HISTORICAL NOTE: the plain 3-storey range facing S was the manor house of the hamlet of Little Woodhouse, rebuilt by Christopher Thompson, gentleman; 'a new house empty' in 1740 and available for letting with 8 or 18 acres of land in 1741. In 1793 the distiller Thomas Coupland bought it; he went bankrupt in 1822 and the hall was sold to John Atkinson, a leading solicitor in the town, who died 1833. Alterations to the Hall were supervised by John Clark for Atkinson's co-heirs, his 2 sons, who lived at Waverley House, Woodhouse Square (qv) from 1840. Corson and Bateman were pupils of Owen Jones, the leading authority on polychromy in architecture and a friend of Joseph Bonomi who in 1838-40 was designing the Temple Mills, Marshall Street (qv). Six lunettes painted for the staircase hall by John Everett Millais are in the collection of Leeds City Art Gallery. In 1855 William Hey, surgeon, sold the Hall to the city for a Judges' Lodging, moving to No.20 Clarendon Road (qv).
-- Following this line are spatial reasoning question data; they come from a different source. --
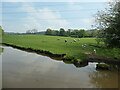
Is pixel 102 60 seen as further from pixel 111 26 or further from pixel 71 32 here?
pixel 71 32

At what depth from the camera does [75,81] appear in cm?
1140

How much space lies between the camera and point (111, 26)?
17.9 m

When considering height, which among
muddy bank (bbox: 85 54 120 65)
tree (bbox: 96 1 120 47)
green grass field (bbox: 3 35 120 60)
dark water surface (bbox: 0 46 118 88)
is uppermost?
tree (bbox: 96 1 120 47)

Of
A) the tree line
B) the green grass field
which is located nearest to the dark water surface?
the green grass field

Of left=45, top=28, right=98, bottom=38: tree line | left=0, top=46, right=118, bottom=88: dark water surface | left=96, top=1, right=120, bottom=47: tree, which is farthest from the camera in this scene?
left=45, top=28, right=98, bottom=38: tree line

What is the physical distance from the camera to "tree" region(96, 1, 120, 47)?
17328mm

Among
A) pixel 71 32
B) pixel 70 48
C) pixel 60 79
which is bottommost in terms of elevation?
pixel 60 79

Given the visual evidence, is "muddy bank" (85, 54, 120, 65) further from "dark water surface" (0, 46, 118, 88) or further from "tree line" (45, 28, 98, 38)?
"tree line" (45, 28, 98, 38)

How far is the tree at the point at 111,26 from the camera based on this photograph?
56.9 ft

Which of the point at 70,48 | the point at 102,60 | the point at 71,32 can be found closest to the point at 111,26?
the point at 102,60

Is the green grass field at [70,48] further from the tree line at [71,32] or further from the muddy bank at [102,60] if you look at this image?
the tree line at [71,32]

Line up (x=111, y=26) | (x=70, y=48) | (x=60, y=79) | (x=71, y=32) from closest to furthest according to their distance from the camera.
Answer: (x=60, y=79) < (x=111, y=26) < (x=70, y=48) < (x=71, y=32)

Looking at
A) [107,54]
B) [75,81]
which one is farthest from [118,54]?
[75,81]

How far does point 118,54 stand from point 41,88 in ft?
44.8
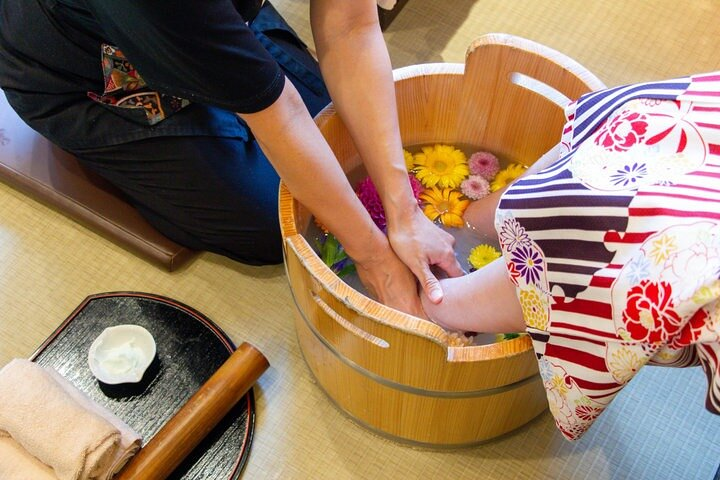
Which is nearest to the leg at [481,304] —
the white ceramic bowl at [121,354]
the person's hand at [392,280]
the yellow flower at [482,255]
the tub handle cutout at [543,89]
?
Answer: the person's hand at [392,280]

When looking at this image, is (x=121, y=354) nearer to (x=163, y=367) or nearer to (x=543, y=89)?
(x=163, y=367)

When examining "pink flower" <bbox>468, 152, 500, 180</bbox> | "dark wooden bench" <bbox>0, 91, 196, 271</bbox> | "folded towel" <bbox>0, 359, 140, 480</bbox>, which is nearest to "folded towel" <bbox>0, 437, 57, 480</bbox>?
"folded towel" <bbox>0, 359, 140, 480</bbox>

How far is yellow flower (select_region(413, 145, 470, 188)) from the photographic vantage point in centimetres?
162

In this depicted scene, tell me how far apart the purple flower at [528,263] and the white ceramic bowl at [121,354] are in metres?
0.80

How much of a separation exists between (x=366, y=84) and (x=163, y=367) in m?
0.72

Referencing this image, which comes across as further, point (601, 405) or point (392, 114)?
point (392, 114)

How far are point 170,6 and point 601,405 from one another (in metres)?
0.79

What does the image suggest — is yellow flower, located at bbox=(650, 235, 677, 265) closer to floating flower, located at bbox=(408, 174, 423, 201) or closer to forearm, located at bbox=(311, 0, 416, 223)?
forearm, located at bbox=(311, 0, 416, 223)

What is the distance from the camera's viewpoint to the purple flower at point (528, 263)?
1.05 meters

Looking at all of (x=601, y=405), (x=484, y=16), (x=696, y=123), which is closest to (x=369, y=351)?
(x=601, y=405)

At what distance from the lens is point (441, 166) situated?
5.38 ft

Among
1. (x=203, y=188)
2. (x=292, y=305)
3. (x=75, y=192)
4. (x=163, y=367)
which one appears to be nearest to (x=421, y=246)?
(x=292, y=305)

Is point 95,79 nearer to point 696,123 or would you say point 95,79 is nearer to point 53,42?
point 53,42

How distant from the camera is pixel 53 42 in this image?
55.2 inches
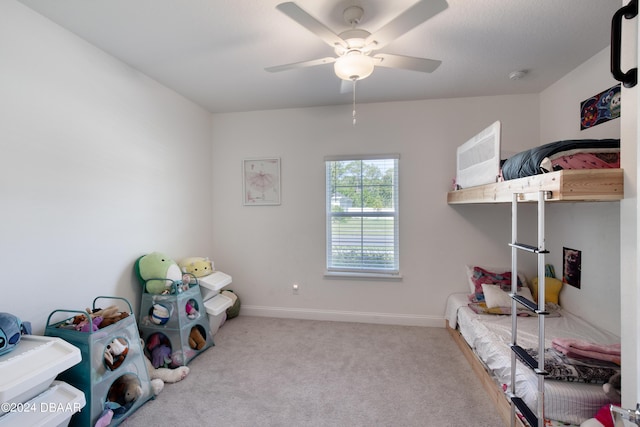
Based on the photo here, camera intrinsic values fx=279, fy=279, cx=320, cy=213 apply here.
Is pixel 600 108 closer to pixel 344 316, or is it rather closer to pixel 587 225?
pixel 587 225

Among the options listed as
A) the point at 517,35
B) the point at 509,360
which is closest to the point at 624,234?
the point at 509,360

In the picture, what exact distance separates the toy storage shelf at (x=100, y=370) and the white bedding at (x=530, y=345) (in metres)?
2.49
The Hall later became a part of the Art College and by 1973 was divided into 6 apartments; it is now the property of Leeds Hospital Authority. (Beresford, M: Walks Round Red Brick: Leeds University Press: 1980-: 81, 82; Beresford, M: East End, West End: the Face of Leeds During Urbanisation 1684-1: Leeds: 1988-: 327; Linstrum, D: West Yorkshire Architects and Architecture: London: 1978-: 106, 107).
Listing NGR: SE2927434153
Legacy
The contents of this record have been generated from a legacy data system.
- Legacy System number:
- 465891
- Legacy System:
- LBS
Sources
Books and journals
Linstrum, D, West Yorkshire Architects and Architecture, (1978), 106, 107
Beresford, M, Walks Round Red Brick, (1980), 81, 82
Beresford, M W, East End West End The Face of Leeds During Urbanisation 1684 to 1842, (1988), 327
Legal
This building is listed under the Planning (Listed Buildings and Conservation Areas) Act 1990 as amended for its special architectural or historic interest.